Passage to read ->
******
- French theatrical release poster
- French: Coco avant Chanel
- Directed by: Anne Fontaine
- Written by: Anne Fontaine; Camille Fontaine;
- Based on: Chanel and Her World by Edmonde Charles-Roux
- Produced by: Simon Arnal; Caroline Benjo; Philippe Carcassonne; Carole Scotta;
- Starring: Audrey Tautou; Benoît Poelvoorde; Alessandro Nivola; Marie Gillain; Emmanuelle Devos;
- Cinematography: Christophe Beaucarne
- Edited by: Luc Barnier
- Music by: Alexandre Desplat
- Production companies: Haut et Court; Ciné@; France 2 Cinéma;
- Distributed by: Warner Bros. Pictures
- Release dates: 6 April 2009 (Paris); 22 April 2009 (France and Belgium);
- Running time: 105 minutes
- Countries: France; Belgium;
- Languages: French; English;
- Budget: $22.2 million
- Box office: $50.8 million

= Coco Before Chanel =

2009 film by Anne Fontaine

Coco Before Chanel (Coco avant Chanel) is a 2009 biographical drama film directed and co-written by Anne Fontaine. The film stars Audrey Tautou and details the early life of French fashion designer Coco Chanel.

The film premiered in Paris on 6 April 2009 and was released in France and Belgium on 22 April 2009. As of 21 December that year, it had grossed $43,832,376 worldwide. The production budget was $23 million.

Instead of releasing Coco Before Chanel in the United States itself, Warner Bros. Pictures let Sony Pictures Classics handle the release there. The film grossed $6 million in the United States.

Coco Before Chanel was nominated for four BAFTA Awards, three European Film Awards, six César Awards and the Oscar for Best Costume Design.

==Plot==
The film opens showing Gabrielle Chanel and her sister Adrienne being abandoned by their father at an orphanage in Aubazine in 1893. Gabrielle waits every Sunday for their father to visit them, but he never shows up. We learned later from Gabrielle's own reminiscing that her parents' marriage made her mother extremely unhappy, and that the father abandoned the two little girls after their mother's death. It also emerges that shortly after abandoning the two little girls their father left France to try his fortune in America.

15 years down the line in 1908, we find a young Gabrielle Chanel working in a provincial bar. She works as a seamstress for the performers by day and as a cabaret singer by night, singing and dancing with Adrienne a song about a little dog named "Coco" that gets lost at the Trocadéro in Paris. Gabrielle and Adrienne resist being confused with the hookers whose services are purchased by the male customers of the bar, but they both get the seductive attentions of two older rich men, a baron for Adrienne, and another aristocrat named Balsan for Gabrielle. "Coco" becomes Gabrielle's nickname. Adrienne becomes the de facto wife of the baron, who however never marries her, due to his family opposition.

Deprived of opportunities and driven by an inner drive to make it at all costs, Gabrielle resolves to leave the provincial city and reach Balsan's country estate. Here she accepts to have a liaison with Balsan, while still trying to assert her independence. She learns to ride horses and this experience gives her the idea of designing trousers for women. She meets actress Emilienne, in the circle of Balsan's friends, and she begins designing hats and dresses for her, as well as for herself. She starts reinventing women's dresses by dropping corsets and excessive decorations and shortening skirts.
******
Record extracts ->

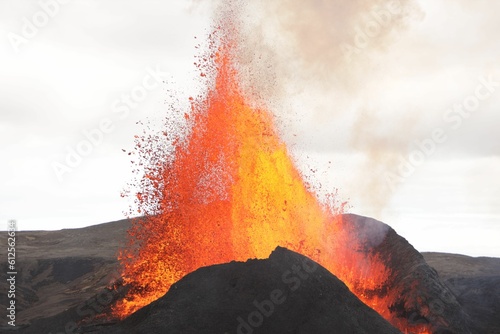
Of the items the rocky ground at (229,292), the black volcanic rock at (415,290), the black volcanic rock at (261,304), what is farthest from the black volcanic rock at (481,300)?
the black volcanic rock at (261,304)

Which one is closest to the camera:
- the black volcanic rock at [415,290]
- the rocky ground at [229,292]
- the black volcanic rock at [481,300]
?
the rocky ground at [229,292]

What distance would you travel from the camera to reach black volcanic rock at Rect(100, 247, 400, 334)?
49.6 feet

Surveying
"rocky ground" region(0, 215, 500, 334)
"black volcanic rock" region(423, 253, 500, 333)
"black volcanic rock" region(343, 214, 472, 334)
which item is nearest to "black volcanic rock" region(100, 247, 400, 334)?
"rocky ground" region(0, 215, 500, 334)

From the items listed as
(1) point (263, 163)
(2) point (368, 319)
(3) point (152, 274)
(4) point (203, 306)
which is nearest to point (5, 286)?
(3) point (152, 274)

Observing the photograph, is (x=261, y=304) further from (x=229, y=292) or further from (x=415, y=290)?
(x=415, y=290)

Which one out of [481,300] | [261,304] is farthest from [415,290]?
[261,304]

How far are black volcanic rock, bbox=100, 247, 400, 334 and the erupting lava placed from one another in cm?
436

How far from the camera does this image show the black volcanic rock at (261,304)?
15117 millimetres

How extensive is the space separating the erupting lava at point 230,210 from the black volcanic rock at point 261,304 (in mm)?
4357

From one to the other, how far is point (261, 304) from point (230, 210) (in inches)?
287

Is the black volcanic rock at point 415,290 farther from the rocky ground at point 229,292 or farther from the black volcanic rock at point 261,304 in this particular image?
the black volcanic rock at point 261,304

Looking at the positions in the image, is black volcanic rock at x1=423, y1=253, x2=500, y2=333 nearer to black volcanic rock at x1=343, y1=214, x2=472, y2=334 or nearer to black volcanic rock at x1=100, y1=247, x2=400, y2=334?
black volcanic rock at x1=343, y1=214, x2=472, y2=334

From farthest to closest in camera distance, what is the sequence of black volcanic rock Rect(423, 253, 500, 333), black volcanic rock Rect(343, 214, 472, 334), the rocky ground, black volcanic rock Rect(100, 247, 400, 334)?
black volcanic rock Rect(423, 253, 500, 333) → black volcanic rock Rect(343, 214, 472, 334) → the rocky ground → black volcanic rock Rect(100, 247, 400, 334)

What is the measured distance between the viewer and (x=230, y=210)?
22.4m
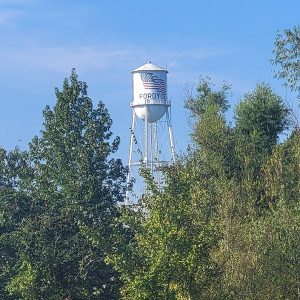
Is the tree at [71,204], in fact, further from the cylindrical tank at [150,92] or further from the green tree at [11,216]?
the cylindrical tank at [150,92]

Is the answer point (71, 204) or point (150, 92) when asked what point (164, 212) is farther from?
point (150, 92)

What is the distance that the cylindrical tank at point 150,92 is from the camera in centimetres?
6488

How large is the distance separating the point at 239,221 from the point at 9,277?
39.6ft

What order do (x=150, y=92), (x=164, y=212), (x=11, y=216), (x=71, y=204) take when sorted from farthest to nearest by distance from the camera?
(x=150, y=92) < (x=11, y=216) < (x=71, y=204) < (x=164, y=212)

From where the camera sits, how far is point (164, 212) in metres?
27.4

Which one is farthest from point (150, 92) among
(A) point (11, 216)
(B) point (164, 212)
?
(B) point (164, 212)

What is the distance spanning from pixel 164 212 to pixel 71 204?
11631mm

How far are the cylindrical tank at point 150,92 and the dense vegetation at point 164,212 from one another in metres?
8.88

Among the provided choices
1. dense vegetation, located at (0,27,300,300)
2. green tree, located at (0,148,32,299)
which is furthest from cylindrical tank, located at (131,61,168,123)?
green tree, located at (0,148,32,299)

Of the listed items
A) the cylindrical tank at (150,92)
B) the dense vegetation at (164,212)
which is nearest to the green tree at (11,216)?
the dense vegetation at (164,212)

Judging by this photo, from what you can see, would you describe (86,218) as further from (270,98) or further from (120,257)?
(270,98)

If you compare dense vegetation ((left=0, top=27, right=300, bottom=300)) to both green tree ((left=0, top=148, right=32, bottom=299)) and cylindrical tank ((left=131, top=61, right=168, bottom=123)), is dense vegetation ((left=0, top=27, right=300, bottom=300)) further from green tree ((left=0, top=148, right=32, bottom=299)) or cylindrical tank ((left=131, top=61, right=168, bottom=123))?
cylindrical tank ((left=131, top=61, right=168, bottom=123))

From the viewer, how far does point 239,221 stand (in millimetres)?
32594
******
Work instructions ->
1) Please set down the passage from the Coco Before Chanel article word for word, starting at "The film premiered" and ending at "the United States.".
2) According to the Coco Before Chanel article, who composed the film's music?

Answers for the tasks ->
1)
The film premiered in Paris on 6 April 2009 and was released in France and Belgium on 22 April 2009. As of 21 December that year, it had grossed $43,832,376 worldwide. The production budget was $23 million.

Instead of releasing Coco Before Chanel in the United States itself, Warner Bros. Pictures let Sony Pictures Classics handle the release there. The film grossed $6 million in the United States.

2) Alexandre Desplat